Al Convegno, il presidente Bianco ha parlato di “strafalcione giuridico” della Legge Brunetta, quando lega la radiazione dall’Albo, che è una sanzione disciplinare, a una procedura di carattere penale. Può illustrarci la problematica?
Ha detto bene il presidente Bianco: come anche ha sostenuto e argomentato, nella sua relazione al Convegno, l’avvocato Giuseppe Manfredi, questo aspetto costituisce un elemento di dubbia costituzionalità, dal momento che impone agli Ordini un automatismo della sanzione disciplinare in conseguenza di una sentenza penale di condanna o patteggiamento che, in tutta evidenza, non regge.

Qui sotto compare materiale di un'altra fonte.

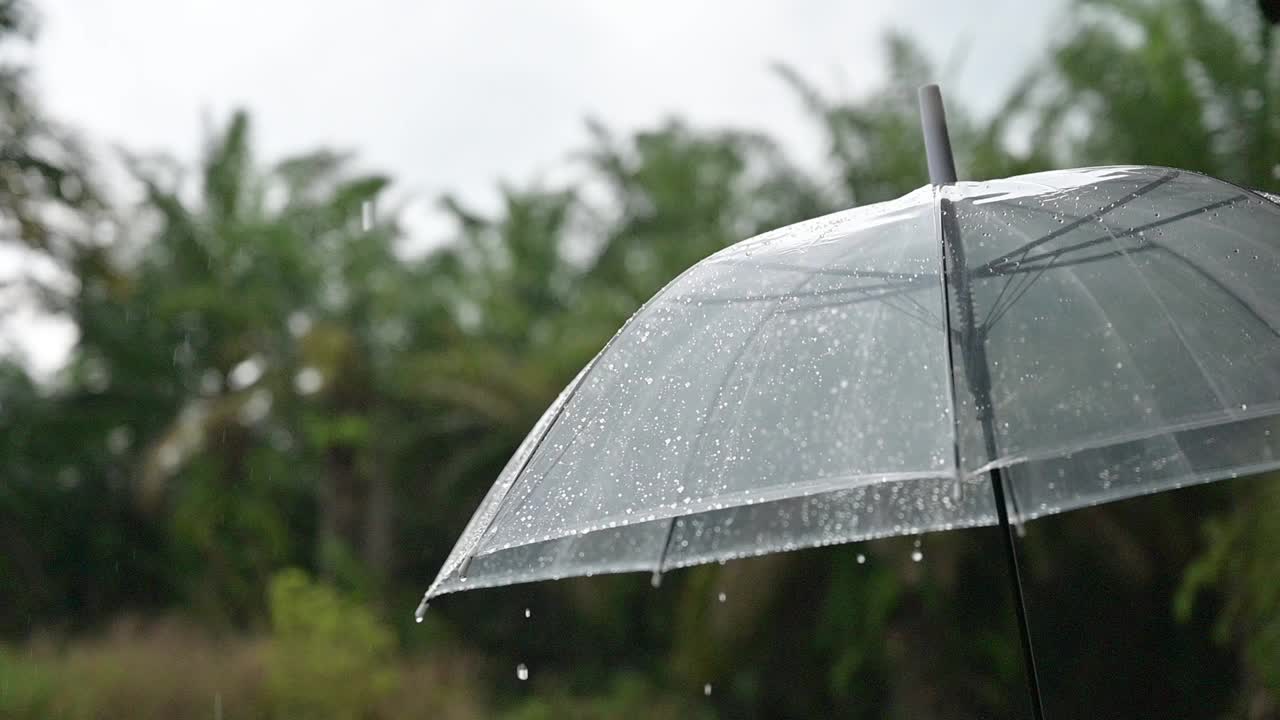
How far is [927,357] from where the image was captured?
1.45 metres

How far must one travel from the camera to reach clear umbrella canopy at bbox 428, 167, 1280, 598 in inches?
56.1

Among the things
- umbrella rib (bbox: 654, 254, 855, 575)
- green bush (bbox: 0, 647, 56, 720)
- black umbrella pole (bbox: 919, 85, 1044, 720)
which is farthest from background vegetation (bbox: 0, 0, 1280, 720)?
umbrella rib (bbox: 654, 254, 855, 575)

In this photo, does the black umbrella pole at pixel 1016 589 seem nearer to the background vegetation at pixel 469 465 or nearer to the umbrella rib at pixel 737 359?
the umbrella rib at pixel 737 359

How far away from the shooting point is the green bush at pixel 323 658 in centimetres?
637

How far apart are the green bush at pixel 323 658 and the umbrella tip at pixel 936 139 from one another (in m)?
5.52

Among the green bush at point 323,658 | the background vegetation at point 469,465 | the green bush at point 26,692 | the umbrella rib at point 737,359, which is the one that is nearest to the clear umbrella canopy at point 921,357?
the umbrella rib at point 737,359

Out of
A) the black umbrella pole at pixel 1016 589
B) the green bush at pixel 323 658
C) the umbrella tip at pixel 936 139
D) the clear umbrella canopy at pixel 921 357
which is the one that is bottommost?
the green bush at pixel 323 658

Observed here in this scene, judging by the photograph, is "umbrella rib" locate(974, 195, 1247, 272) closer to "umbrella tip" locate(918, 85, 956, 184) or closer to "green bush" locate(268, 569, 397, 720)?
"umbrella tip" locate(918, 85, 956, 184)

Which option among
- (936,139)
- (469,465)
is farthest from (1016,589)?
(469,465)

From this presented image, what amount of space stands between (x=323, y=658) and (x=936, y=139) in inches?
220

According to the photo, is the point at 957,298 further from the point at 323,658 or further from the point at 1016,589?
the point at 323,658

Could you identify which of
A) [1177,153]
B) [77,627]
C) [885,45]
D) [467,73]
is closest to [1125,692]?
[1177,153]

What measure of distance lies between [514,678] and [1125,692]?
397cm

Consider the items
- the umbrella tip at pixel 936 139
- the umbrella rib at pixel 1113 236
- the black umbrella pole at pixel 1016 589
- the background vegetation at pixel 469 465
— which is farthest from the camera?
the background vegetation at pixel 469 465
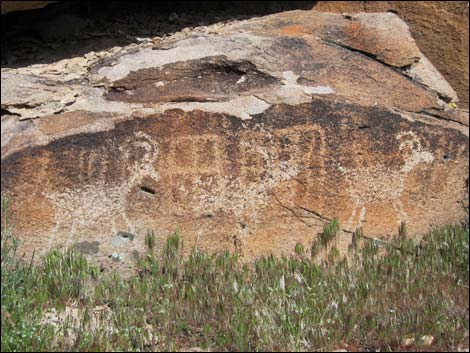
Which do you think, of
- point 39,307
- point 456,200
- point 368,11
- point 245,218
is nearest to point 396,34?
point 368,11

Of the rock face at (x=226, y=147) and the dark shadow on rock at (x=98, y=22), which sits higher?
the dark shadow on rock at (x=98, y=22)

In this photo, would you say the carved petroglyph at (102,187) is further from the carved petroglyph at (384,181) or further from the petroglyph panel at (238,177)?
the carved petroglyph at (384,181)

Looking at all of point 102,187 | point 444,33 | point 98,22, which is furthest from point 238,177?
point 444,33

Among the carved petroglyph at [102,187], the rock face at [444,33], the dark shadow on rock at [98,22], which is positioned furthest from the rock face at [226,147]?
the rock face at [444,33]

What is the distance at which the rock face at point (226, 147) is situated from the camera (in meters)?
4.57

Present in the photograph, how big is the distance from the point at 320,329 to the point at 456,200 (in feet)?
5.26

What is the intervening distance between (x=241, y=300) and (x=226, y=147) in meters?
0.96

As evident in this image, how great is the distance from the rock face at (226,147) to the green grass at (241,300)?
0.51 feet

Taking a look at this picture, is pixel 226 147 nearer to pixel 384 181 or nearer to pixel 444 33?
pixel 384 181

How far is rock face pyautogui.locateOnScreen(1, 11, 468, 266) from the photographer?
4.57 m

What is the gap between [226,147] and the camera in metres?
4.77

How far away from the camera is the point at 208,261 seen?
452 centimetres

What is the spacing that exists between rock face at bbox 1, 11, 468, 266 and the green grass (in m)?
0.16

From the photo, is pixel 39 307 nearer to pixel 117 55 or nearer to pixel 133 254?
pixel 133 254
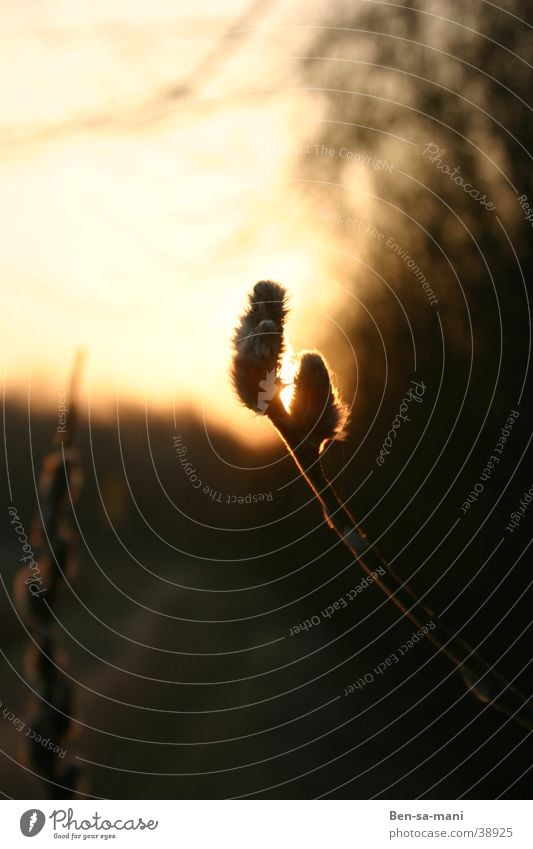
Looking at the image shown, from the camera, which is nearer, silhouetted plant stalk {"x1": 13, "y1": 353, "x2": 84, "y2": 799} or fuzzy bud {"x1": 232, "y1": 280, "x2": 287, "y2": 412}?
fuzzy bud {"x1": 232, "y1": 280, "x2": 287, "y2": 412}
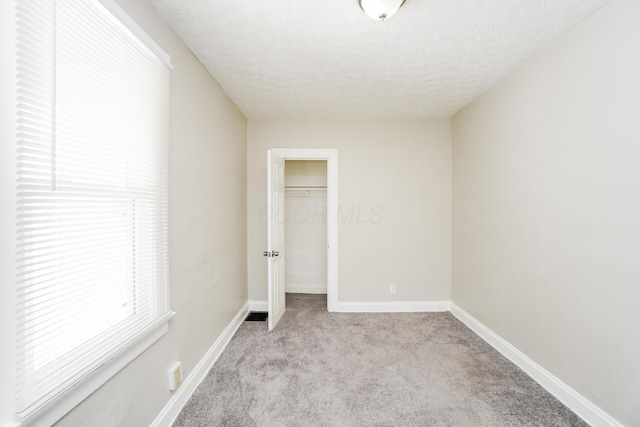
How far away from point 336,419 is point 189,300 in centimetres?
128

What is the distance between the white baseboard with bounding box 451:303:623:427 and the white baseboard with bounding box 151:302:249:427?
8.49 ft

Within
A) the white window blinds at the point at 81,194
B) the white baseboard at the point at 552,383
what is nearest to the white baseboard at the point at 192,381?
the white window blinds at the point at 81,194

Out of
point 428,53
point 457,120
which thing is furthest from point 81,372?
point 457,120

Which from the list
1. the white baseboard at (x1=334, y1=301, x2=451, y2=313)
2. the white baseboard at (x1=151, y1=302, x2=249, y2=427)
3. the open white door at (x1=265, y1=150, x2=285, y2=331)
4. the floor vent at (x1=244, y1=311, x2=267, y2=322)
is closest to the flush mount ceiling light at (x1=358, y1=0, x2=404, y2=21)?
the open white door at (x1=265, y1=150, x2=285, y2=331)

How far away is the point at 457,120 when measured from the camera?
10.2ft

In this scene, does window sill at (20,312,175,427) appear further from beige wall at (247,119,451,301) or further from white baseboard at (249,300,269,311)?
beige wall at (247,119,451,301)

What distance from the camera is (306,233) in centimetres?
403

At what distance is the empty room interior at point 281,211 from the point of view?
2.99 feet

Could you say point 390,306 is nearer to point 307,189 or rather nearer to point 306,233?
point 306,233

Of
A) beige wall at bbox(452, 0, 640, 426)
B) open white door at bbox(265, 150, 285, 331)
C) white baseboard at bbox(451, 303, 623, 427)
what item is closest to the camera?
beige wall at bbox(452, 0, 640, 426)

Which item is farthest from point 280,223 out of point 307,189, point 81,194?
point 81,194

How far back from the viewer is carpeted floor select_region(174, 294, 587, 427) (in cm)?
164

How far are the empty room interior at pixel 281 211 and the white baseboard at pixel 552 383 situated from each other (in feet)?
0.07

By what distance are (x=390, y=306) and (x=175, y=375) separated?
249cm
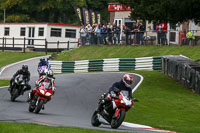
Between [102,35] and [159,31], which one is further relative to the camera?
[102,35]

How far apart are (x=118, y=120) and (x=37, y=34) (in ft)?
146

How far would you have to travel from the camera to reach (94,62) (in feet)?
124

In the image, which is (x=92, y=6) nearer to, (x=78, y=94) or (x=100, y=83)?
(x=100, y=83)

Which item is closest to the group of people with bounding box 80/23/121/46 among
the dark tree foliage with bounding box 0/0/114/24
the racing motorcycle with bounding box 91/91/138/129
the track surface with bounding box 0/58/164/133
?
the track surface with bounding box 0/58/164/133

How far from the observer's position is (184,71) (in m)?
26.5

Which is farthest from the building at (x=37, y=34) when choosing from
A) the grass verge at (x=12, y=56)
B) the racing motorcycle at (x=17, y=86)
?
the racing motorcycle at (x=17, y=86)

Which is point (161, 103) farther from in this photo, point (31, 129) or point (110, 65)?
point (110, 65)

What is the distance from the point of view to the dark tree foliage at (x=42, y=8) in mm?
74062

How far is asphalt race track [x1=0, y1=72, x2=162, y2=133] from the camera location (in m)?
14.7

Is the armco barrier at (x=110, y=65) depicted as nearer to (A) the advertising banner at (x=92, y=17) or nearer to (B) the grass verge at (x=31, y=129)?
(A) the advertising banner at (x=92, y=17)

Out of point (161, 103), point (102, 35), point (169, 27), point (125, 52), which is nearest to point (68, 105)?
point (161, 103)

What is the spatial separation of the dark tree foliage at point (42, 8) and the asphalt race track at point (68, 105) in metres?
44.2

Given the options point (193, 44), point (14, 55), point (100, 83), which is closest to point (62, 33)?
point (14, 55)

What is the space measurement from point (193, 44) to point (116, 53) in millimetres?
6676
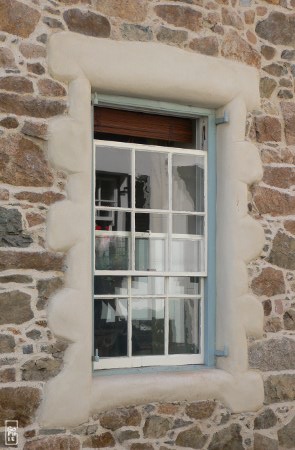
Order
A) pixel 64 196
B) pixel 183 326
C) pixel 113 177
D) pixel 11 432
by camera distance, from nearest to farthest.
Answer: pixel 11 432 < pixel 64 196 < pixel 113 177 < pixel 183 326

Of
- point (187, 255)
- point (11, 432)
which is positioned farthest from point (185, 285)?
point (11, 432)

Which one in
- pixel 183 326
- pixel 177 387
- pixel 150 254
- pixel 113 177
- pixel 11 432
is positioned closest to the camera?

All’estero esiste già la possibilità di autocertificazione da parte del lavoratore? E se sì, con quali risultati?
Nei paesi anglosassoni esiste questa possibilità.
Porto l’esempio del Canada, dove – lo ha riferito il dottor Franco Del Zotti – il dipendente dispone di un “carnet” di giorni di assenza, che può utilizzare nel corso dell’anno. In caso di malattia breve, può così autocertificare la propria indisposizione, semplicemente telefonando al datore di lavoro.
Nell’evenienza, al contrario, del mancato utilizzo di giorni del carnet annuale, il lavoratore matura invece un “premio”, che consiste in un mese di anzianità lavorativa aggiuntivo ogni venti giorni “risparmiati”.
Trovo che questo potrebbe essere un modello da prendere in considerazione, perché ha certamente un valore educativo.

In definitiva cosa chiedete, in materia, alla politica?

Ritengo che i medici – rappresentati dalla FNOMCeO e dalle Associazioni sindacali – debbano tutti insieme adoperarsi per trovare il giusto modo di regolare la materia, affidando la propria parte di responsabilità e riconoscendo i diversi ambiti di competenza a tutti gli attori coinvolti: il datore di lavoro, il lavoratore e il medico.
In questo quadro complesso, bisogna anche tenere presente che deve essere garantita al datore di lavoro la possibilità di attuare gli opportuni controlli, tramite un sistema di visite fiscali efficiente ed efficace.